The solitude of a king

With the Maoists set to dominate the new Constituent Assembly, Nepal’s king may soon loose his crown. In The Indian Express, Yubaraj Ghimire weighs the royal options:

For almost two years now, King Gyanendra Bir Bikram Shah Dev has been in isolation. He has become a ‘punching bag’ of sorts for Nepalese politicians and to some extent, the international community, a symbol for everything that ailed Nepal. And, of course, everybody holds him responsible for his fate. He is hardly spotted in public these days, and when he is, it is without the trapping of royalty. He remains mostly confined to the Narayanhiti Palace. Even this could be for a short while longer, for if the Communist Party of Nepal-Maoists (CPN-M) does what it has pledged to, Nepal will be a republic on the first day that the newly elected Constituent Assembly sits.

The emergence of the Maoists as the single-largest party in the forthcoming Assembly, and the likelihood of a government under its leadership, has sent out the message that time and tide don’t wait for anyone.
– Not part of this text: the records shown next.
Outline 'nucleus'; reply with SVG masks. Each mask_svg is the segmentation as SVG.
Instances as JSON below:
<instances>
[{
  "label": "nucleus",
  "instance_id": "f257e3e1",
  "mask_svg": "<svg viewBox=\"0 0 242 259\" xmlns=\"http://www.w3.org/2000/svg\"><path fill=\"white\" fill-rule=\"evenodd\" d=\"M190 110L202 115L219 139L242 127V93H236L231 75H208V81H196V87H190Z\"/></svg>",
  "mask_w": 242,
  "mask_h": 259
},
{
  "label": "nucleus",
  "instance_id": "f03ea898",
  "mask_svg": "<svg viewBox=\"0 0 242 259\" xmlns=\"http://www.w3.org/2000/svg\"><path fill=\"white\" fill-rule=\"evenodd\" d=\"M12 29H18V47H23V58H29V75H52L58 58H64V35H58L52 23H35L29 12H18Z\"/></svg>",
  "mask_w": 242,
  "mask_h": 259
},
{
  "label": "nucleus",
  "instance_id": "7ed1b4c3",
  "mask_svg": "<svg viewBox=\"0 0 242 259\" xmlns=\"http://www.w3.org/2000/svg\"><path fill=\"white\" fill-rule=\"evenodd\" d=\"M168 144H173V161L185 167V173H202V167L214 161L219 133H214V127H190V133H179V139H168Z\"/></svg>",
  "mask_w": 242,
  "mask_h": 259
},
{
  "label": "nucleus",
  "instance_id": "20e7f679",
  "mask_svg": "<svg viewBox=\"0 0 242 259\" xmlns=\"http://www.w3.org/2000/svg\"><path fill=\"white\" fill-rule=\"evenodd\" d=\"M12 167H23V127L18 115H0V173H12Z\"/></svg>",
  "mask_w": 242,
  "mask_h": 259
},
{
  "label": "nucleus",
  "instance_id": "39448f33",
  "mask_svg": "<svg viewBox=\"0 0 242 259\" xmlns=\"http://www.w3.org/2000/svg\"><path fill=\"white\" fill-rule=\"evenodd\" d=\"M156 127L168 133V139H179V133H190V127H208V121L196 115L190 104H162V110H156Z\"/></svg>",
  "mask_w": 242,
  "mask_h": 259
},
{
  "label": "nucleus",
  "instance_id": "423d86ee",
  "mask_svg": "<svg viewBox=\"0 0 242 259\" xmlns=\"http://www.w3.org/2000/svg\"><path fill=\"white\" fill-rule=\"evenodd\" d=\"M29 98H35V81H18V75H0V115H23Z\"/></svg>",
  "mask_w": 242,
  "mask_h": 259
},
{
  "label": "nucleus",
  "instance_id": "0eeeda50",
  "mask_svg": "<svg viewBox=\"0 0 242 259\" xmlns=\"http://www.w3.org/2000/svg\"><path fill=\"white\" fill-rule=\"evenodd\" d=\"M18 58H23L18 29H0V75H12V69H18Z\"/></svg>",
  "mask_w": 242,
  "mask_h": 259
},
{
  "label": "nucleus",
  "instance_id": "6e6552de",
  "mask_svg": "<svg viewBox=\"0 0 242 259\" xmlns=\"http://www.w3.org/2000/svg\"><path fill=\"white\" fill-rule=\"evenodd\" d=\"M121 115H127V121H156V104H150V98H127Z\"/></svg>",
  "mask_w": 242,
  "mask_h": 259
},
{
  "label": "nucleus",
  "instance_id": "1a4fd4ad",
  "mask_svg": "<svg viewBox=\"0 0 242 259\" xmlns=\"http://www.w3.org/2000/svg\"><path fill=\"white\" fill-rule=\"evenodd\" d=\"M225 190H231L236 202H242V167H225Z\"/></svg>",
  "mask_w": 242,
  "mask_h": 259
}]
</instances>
And in this tsunami of change, Nepal-which lost its status as an officially Hindu nation two years ago-looks set to lose the world’s only Hindu monarch whose forefather began the Shah dynasty 240 years ago.

Nepal is now speculating over the king’s future. Will he seek asylum in India? Will he counter the political tide? Or will he live on in Nepal as an ordinary citizen?